After you have completed your koi pond, your fish become part of the local food chain. Unfortunately, that means they are on the menu for local predators. If you’re expecting harmony, you are setting yourself up for disappointment.
“Know thy lot, know thine enemies, know thyself.” ~ Sun Tzu, The Art of War
It’s important to remember that, while we may not like that our koi are open for attack, predators are just following the laws of nature. Whether you’re in the middle of an urban community or out in the country, you’ll run into your share of wild animals, all of whom are looking to survive.
You can minimize your fish loss in most circumstances when you take predators into consideration during the design phase. Remember that fish are low on the food chain and are a potential meal for many of the animals in the vicinity. Your beautiful koi look like a delicious dinner to cats, turtles, frogs, raccoons, weasels, and birds such as herons and hawks.
It’s important to note that, once a predator has identified your pond as a feeding ground, you need to deal with this very real problem.
While cats probably aren’t going to target your koi, they may scratch or nab a fish on occasion. Tame fish are more at risk.

**Data section**.

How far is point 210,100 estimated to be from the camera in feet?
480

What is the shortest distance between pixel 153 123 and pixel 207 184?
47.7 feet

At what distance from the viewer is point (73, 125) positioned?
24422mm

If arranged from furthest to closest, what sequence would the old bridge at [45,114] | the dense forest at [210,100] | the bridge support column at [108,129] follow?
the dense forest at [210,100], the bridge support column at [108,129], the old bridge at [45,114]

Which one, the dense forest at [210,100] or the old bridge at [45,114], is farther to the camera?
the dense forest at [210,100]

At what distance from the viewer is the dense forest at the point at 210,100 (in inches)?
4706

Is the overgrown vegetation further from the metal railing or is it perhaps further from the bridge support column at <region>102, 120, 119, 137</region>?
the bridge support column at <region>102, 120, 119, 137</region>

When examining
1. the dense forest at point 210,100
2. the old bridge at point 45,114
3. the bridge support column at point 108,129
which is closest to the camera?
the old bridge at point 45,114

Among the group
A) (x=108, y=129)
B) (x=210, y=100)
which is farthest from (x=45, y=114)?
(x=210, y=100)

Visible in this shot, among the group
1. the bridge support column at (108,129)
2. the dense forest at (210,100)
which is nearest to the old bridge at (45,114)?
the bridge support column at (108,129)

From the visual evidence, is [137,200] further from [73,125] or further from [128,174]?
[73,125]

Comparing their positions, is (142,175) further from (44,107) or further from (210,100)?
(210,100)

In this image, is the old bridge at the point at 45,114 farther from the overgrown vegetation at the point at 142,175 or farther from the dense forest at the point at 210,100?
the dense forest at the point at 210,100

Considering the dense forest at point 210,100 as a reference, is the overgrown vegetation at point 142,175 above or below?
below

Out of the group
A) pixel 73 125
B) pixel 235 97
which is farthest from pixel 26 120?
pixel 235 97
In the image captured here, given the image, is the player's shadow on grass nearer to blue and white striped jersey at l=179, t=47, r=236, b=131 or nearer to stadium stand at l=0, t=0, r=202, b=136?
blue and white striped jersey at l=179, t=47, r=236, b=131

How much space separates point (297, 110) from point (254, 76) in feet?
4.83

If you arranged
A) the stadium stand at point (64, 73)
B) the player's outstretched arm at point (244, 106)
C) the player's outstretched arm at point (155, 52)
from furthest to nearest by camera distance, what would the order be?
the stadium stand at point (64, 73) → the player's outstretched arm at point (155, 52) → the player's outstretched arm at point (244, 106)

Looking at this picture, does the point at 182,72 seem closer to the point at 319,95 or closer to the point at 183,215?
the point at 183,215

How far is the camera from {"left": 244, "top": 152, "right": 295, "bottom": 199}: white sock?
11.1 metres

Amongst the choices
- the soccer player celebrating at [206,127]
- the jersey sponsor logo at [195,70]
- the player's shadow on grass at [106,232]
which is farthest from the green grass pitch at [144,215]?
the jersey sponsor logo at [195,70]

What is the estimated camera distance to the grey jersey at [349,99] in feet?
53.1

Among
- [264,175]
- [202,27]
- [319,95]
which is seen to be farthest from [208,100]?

**What the exercise asks**.
Answer these questions about the text on koi pond predators:
(a) Who is quoted in the text, and from what work?
(b) In which phase does the text say to take predators into consideration to minimize fish loss?
(c) Which fish are more at risk from cats?

**Expected answer**.
(a) Sun Tzu, from The Art of War.
(b) The design phase.
(c) Tame fish.